The purpose of this seminar is to teach you appellate advocacy skills. You will learn the process of writing an appellate brief, preparing for oral argument, and delivering the argument. In the process, you will receive one-on-one instruction from the professors. We will seek to engage the students in lively class discussion, and we will rely on real-world successes and failures from briefs and oral arguments by practitioners in the federal appellate system.
In the seminar, you will write an appellate brief based on a real case and present a moot oral argument in support of your brief before a panel of appellate judges and/or nationally recognized appellate practitioners. You will have the opportunity to express a preference for which side of the case you wish to represent (appellant or appellee) for purposes of your brief and oral argument. We will provide individualized critiques after you submit a draft of your brief and again after your oral argument. Both the draft and final versions of the student brief must be at least 6,000 words in length, excluding footnotes (or roughly 25 pages).

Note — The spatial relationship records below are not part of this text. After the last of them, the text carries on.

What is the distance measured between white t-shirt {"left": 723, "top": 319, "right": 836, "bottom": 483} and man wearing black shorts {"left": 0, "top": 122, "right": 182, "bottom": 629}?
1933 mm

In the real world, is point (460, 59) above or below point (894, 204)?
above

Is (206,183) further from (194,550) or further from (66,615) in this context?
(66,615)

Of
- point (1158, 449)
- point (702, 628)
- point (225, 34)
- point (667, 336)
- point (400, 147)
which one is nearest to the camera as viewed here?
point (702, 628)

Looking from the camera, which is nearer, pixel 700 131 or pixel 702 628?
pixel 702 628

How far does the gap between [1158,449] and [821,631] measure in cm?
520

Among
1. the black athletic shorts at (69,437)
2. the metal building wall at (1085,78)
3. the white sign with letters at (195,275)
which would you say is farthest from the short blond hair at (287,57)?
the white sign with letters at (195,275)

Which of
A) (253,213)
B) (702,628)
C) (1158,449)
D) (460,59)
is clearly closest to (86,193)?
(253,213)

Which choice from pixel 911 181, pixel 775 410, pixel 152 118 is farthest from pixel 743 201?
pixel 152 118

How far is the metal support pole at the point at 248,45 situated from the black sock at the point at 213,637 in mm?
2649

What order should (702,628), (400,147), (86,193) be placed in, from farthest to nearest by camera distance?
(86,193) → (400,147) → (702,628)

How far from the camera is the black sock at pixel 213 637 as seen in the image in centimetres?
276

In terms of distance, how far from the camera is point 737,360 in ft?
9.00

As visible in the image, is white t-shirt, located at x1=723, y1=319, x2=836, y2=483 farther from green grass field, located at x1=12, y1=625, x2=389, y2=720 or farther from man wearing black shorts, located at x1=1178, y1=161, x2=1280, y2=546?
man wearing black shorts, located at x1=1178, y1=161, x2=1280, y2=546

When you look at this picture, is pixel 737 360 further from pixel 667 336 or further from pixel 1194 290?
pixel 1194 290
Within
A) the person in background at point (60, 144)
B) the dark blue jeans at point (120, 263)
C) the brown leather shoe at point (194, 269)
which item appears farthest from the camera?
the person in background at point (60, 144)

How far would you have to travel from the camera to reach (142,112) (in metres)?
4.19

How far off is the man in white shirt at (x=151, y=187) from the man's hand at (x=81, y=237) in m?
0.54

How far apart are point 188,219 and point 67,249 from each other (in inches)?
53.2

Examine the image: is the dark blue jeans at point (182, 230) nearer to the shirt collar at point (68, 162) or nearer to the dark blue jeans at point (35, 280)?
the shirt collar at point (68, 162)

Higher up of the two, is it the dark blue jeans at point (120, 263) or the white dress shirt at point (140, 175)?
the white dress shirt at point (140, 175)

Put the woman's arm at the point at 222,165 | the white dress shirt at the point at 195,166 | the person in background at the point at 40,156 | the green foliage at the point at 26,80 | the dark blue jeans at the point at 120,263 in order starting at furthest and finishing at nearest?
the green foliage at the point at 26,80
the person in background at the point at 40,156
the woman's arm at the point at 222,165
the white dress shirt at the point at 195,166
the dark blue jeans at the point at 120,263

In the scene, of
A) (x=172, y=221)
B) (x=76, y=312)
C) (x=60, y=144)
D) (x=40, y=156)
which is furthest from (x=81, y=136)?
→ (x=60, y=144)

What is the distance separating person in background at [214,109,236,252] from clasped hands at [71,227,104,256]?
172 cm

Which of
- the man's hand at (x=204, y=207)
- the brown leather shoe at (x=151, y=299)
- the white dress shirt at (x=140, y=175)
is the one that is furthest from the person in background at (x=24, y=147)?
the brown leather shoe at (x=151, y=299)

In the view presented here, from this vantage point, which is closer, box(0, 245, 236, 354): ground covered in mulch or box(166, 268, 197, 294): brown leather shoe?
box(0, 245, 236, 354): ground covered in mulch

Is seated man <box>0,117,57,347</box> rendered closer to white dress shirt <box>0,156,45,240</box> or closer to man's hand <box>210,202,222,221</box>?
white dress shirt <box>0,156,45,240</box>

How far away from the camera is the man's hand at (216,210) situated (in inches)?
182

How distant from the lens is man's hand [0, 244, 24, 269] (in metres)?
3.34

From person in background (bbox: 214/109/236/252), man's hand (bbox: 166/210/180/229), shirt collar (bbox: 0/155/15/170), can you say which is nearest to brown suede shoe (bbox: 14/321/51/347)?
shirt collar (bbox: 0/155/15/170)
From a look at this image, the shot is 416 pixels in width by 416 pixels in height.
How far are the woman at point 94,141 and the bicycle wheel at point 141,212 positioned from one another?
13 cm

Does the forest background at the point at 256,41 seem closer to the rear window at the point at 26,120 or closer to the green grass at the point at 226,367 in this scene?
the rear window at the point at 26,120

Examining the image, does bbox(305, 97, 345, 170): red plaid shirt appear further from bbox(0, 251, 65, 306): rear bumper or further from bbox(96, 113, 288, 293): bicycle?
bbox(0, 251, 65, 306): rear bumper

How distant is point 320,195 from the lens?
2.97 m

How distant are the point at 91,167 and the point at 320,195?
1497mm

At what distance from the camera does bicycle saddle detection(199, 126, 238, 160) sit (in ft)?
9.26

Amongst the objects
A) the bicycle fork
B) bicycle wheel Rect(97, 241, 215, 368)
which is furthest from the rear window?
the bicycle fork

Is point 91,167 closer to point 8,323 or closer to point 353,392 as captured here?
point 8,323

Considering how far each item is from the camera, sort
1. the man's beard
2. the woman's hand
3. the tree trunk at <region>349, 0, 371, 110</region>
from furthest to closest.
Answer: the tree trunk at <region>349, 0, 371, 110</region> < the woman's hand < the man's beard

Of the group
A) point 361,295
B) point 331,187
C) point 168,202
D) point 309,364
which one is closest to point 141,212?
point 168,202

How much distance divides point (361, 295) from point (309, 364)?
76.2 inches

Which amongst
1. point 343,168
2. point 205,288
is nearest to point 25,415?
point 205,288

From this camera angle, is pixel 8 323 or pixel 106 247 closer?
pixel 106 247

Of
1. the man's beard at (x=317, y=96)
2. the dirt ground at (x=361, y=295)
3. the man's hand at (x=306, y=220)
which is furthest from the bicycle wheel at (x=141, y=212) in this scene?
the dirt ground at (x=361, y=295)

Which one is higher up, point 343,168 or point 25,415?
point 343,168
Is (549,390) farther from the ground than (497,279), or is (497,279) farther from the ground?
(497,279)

The professors for the seminar are Lisa S. Blatt, the head of the Appellate and Supreme Court practice at Arnold & Porter Kay Scholer LLP who has argued 35 cases before the U.S. Supreme Court and numerous cases before the federal courts of appeals, and Robert Leider, an associate who joined the practice after clerking for Justice Clarence Thomas and who has experience handling appeals before federal and state appellate courts. We believe that success in virtually any legal career requires excellent writing and oral advocacy skills.